# TASK ITEM A
Reproduce the stretch from "an inductive coupling" through "lead (103, 104)." in the contactless connector text, swapping "base plate" for "mounting plate".

# READING PASSAGE
§
Reference Numerals	Description
100	Contactless connector
101	Mating end of the contactless connector
102	Inner ferrite element
103	First contact lead
104	Second contact lead
105	Base plate
106	Additional opening
107	Outer ferrite element
108	First lead-through
109	Second lead-through
110	Inductive coupling element
111	Current direction into coil
112	Current direction out of coil
113	Pot core
114	First peripheral air gap
115	Windings
116	Second peripheral air gap
117	Central air gap
118	Inductive coupling support element
119	Interstice
120	Distancing element

Claims

1. Contactless connector (100) for inductively connecting at a mating end (101) of a corresponding mating connector, the contactless connector (100) comprising:

an inductive coupling element (110) for transmitting and/or receiving power to/from the corresponding mating connector; and

an outer ferrite cylindrical element (107) arranged to at least partially surround the inductive coupling element (110), wherein said outer ferrite cylindrical element (107) is magnetically coupled to a base plate (105);

wherein said base plate (105) comprises at least one lead-through for accommodating at least one contact lead (103, 104) connected to said inductive coupling element (110), and wherein said base plate (105) is formed to have at least one air gap (114, 116, 117) for preventing eddy currents, arranged in a magnetic path of a magnetic field induced by electric current flowing through said at least one lead (103, 104).
§
# RECORDS PROVIDED
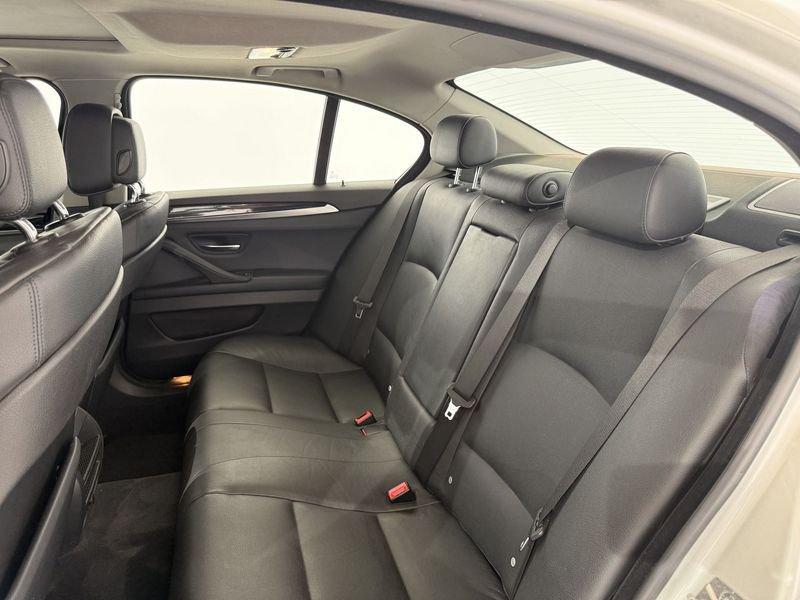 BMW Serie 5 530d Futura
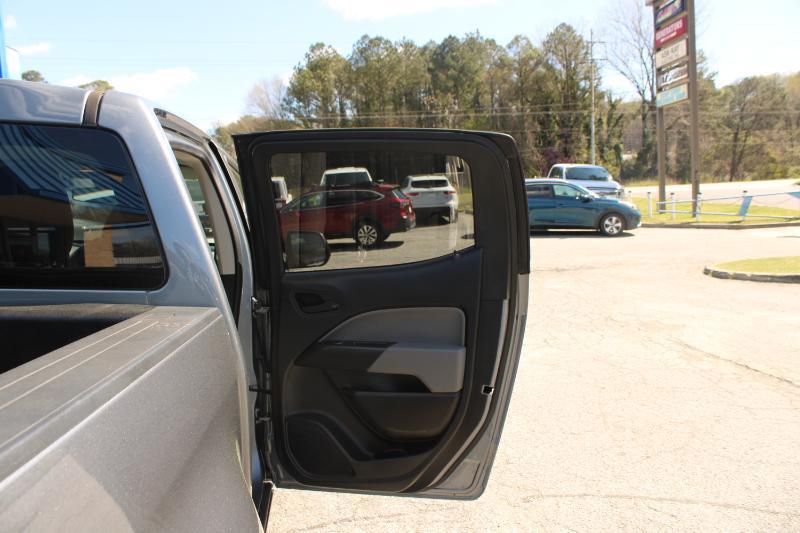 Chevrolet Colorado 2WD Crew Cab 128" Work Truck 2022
§
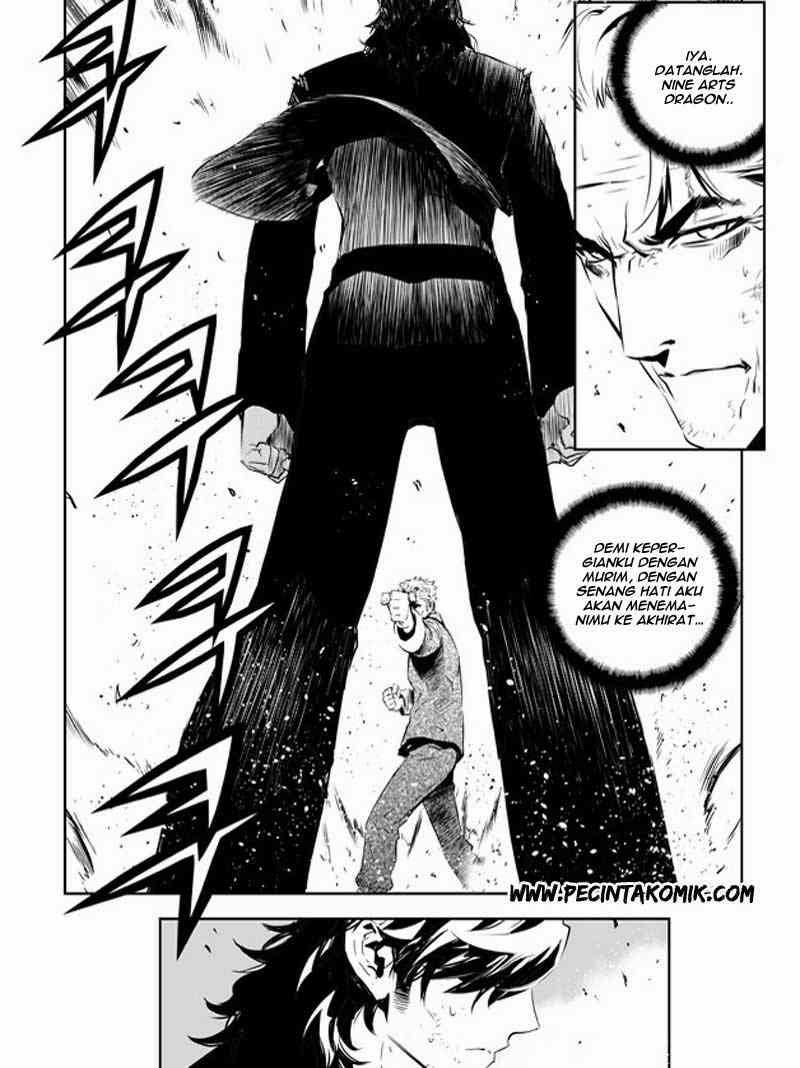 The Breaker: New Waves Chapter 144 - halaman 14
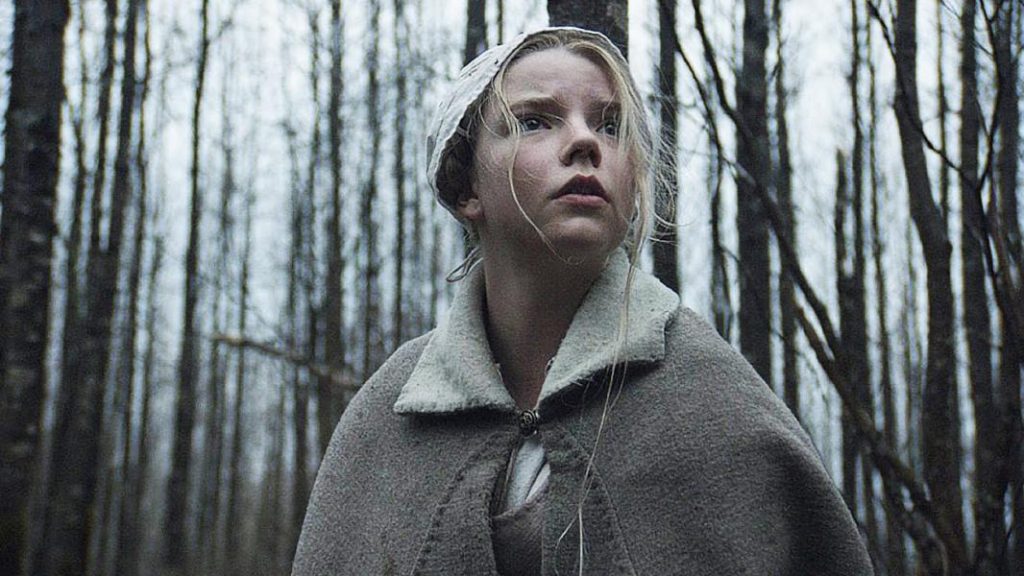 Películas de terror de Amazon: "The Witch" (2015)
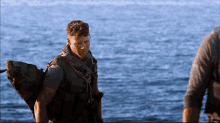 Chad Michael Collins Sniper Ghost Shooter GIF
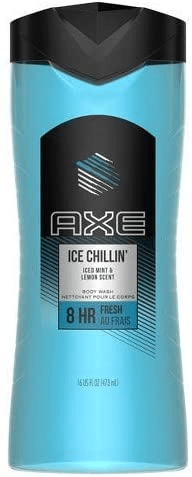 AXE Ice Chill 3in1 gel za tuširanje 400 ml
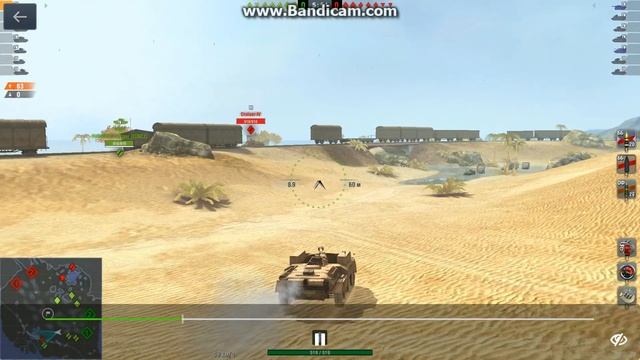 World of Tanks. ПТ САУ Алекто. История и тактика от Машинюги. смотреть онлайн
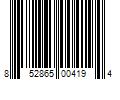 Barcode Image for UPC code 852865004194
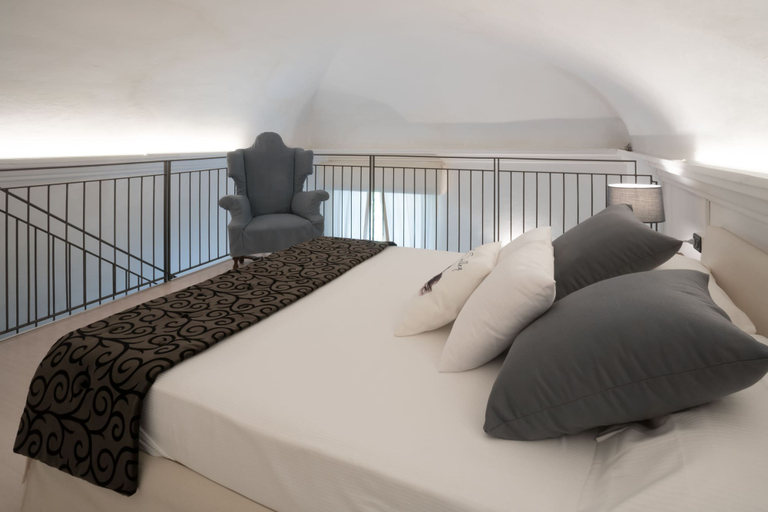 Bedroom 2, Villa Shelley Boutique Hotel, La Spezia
§
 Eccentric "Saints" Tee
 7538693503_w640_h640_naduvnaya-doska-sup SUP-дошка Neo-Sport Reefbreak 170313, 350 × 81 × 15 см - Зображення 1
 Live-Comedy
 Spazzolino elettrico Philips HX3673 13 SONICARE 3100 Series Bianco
§
# TASK ITEM B
Collect every line of the records in which the string "Sport" occurs, copying each one in full.

# EXERCISE OUTPUT A
an inductive coupling element (110) for transmitting and/or receiving power to/from the corresponding mating connector; and

an outer ferrite cylindrical element (107) arranged to at least partially surround the inductive coupling element (110), wherein said outer ferrite cylindrical element (107) is magnetically coupled to a mounting plate (105);

wherein said mounting plate (105) comprises at least one lead-through for accommodating at least one contact lead (103, 104) connected to said inductive coupling element (110), and wherein said mounting plate (105) is formed to have at least one air gap (114, 116, 117) for preventing eddy currents, arranged in a magnetic path of a magnetic field induced by electric current flowing through said at least one lead (103, 104).

# EXERCISE OUTPUT B
 7538693503_w640_h640_naduvnaya-doska-sup SUP-дошка Neo-Sport Reefbreak 170313, 350 × 81 × 15 см - Зображення 1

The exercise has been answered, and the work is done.